Secrets in DuckDB
Table of Contents
It’s been a while since I’ve written a post and that bums me out. Some of my recent projects have been on the ambitious side which can make stopping to blog feel like a distraction
In my downtime I have received a couple emails from folks asking clarifying questions about some of my posts and that was really nice, so I’m going to try some snack-sized posts to get rolling again 😀
Background
One of the great features of DuckDB is the httpfs extension. This allows reading files from HTTP and reading / writing / globbing files from AWS S3
This is one of DuckDB’s secret (no pun intended, I swear!) weapons and enables us to run analytical workloads from data stored on S3 sort of like a mini (or maybe not so mini) data warehouse / data lake
Let’s run a query on S3 using DuckDB in Python 3.11
Tell me your secrets
AWS setup
If we’re going to pull data from S3 we’ll probably need some sort of authentication / authorization.

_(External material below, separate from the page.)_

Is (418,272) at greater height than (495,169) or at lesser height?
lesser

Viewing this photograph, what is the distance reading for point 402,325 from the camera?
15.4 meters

In the case of AWS S3, we’ll use access keys generated by IAM
In the interest of minimizing distractions, I’ll leave as an exercise for the reader to prepare an S3 bucket, an IAM user, and generate access keys 😇
Handling of secrets is a whole topic in itself, so let’s just set them as environment variables so they aren’t in our code. We can set them in our shell with:
export ACCESS_KEY=<your access key>
export SECRET_KEY=<your secret key>
Python setup
First we’ll import:
logging
to logos
to read enviroment variablesduckdb
to query parquet files in S3
import logging
import os
import duckdb
First, let’s set the AWS region, bucket name, and parquet filename prefix:
s3_region = "<your aws region>"
# example bucket name and prefix:
# "s3://<your bucket name>/<your file prefix>.parquet"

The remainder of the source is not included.